We often discuss hyperglycemia in the context of diabetes. However, we should also be cognizant that many medications cause hyperglycemia too. There are many medications that can cause blood glucose to rise via different mechanisms and present with symptoms of hyperglycemia either acutely or chronically to lead to the diagnosis of diabetes.

Rehman A et al have published a summary detailing drugs that can cause hyperglycemia here.

Here are the main drug categories:

  • Antibiotics (gatifloxacin, levofloxacin)
  • Atypical antipsychotics (clozapine, olanzapine)
  • Beta Blockers (atenolol, metoprolol, propranolol)
  • Corticosteroids
  • Calcineurin inhibitors (cyclosporine, sirolimus, tacrolimus)
  • Protease inhibitors (ritonivir, saquinavir, indinavir)
  • Thiazide and thiazide-like diuretics (chlorothalidone, hydrochlorothiaizide, metolazone)

Antibiotics. Fluroquinolones are by far the most common antibiotics that may cause hypoglycemia. Gatifloxacin is most frequently cited whereas levofloxacin may be less implicated. It is thought that fluoroquinolones bind to pancreatic beta cell similar to action of sulfonylureas and the onset of hyperglycemia may be within 5 days of treatment.

Atypical Antipsychotics. Many second generation antipsychotics are known to cause metabolic syndromes including Type 2 diabetes. Olanzapine and clozapine are the most common culprits which may be related to weight gain as well as mechanism through the 5-HT receptors as they are involved in regulating food intake.

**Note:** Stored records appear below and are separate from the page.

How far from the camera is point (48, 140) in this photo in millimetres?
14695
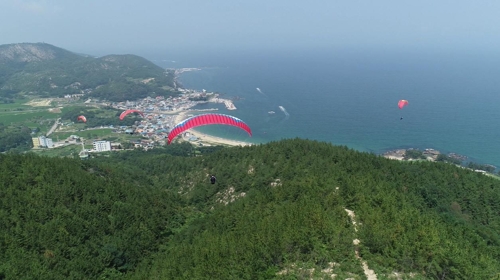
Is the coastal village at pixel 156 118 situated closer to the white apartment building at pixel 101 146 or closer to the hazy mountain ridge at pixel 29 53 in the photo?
the white apartment building at pixel 101 146

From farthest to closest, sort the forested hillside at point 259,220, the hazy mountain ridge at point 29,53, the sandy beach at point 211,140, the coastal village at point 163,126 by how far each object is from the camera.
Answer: the hazy mountain ridge at point 29,53, the sandy beach at point 211,140, the coastal village at point 163,126, the forested hillside at point 259,220

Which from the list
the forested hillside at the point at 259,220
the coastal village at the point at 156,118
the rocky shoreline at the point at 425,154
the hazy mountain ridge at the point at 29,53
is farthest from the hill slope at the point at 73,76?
the forested hillside at the point at 259,220

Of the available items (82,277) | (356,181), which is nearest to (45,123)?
(82,277)

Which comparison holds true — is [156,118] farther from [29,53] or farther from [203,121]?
[29,53]

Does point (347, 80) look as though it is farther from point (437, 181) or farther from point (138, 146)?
point (437, 181)

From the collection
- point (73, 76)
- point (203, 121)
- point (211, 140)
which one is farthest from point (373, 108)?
point (73, 76)

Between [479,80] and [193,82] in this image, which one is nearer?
[479,80]
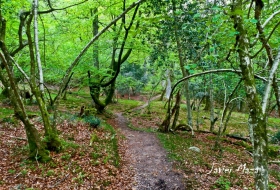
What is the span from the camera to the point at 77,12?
1357 cm

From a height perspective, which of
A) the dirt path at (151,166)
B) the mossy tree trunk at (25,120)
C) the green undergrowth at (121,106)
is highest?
the mossy tree trunk at (25,120)

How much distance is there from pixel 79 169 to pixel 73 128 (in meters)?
4.19

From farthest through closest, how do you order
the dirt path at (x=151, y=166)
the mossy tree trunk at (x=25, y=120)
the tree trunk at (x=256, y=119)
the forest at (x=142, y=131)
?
the dirt path at (x=151, y=166) → the mossy tree trunk at (x=25, y=120) → the forest at (x=142, y=131) → the tree trunk at (x=256, y=119)

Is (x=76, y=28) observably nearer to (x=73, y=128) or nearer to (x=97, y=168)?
(x=73, y=128)

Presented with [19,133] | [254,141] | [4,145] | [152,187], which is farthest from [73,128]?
[254,141]

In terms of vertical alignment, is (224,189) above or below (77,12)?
below

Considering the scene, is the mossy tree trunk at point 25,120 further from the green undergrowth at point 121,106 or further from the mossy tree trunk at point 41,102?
the green undergrowth at point 121,106

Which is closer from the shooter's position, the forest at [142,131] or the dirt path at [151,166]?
the forest at [142,131]

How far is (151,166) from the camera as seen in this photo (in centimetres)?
767

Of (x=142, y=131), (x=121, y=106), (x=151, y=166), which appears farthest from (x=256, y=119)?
(x=121, y=106)

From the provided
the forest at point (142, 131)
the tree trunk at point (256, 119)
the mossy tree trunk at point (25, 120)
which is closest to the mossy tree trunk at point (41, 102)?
the forest at point (142, 131)

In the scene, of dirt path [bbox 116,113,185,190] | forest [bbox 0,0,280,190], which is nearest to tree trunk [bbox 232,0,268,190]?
forest [bbox 0,0,280,190]

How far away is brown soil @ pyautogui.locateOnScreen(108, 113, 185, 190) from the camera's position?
255 inches

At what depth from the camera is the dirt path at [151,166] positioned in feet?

Beta Blockers. Beta blockers such as propranolol, metoprolol, and atenolol can consistently elevate fasting blood glucose. It is thought that they impair the release of insulin from the pancreatic beta cell. However, carvedilol and nebivolol have not been reported to cause hyperglycemia.

Corticosteroids. Treatment with prednisone, hydrocortisone or other glucocorticoids can cause hyperglycemia. The risk of developing new onset diabetes may be associated with high dose and long duration of treatment. It causes hyperglycemia by blunting the action of insulin and promoting hepatic gluconeogenesis. It tends to increase protprandial blood glucose levels and does not affect fasting blood glucose as much.

Calcineurin Inhibitors.  Calcineurin inhibitors are mainly used as immunosuppressant therapies to avoid allograft rejection in transplantation therapy.  However, sustained use has been reported to cause diabetes. Risk factors for secondary cause of diabetes include age, nonwhite ethnicity, glucocorticoid therapy for rejection and the use of cyclosporine or tacrolimus.  The incidence is estimated to be 24% at 36 months post-transplant. The proposed mechanism is thought to be from inhibition of pancreatic islet beta cell expansion promoted by calcineurin.

Protease Inhibitors. Protease inhibitors are used mainly for antiretroviral therapy for treatment of HIV / AIDS. The incidence of diabetes due to protease inhibitor may occur in 3-17%. Protease inhibitors may create a stress response that reduces insulin sensitivity and promoting hyperglycemia.

Thiazide and thiazide-like diuretics. Thiazide antihypertensive drugs may cause hyperglycemia but the exact mechanism has not been elucidated. It is thought they can worsen insulin resistance or inhibit glucose uptake. Many other mechanisms have been suggested as well.

Regardless of how these medications can cause hyperglycemia, increasing awareness of these culprit agents and diligent blood glucose monitoring are the main management strategies.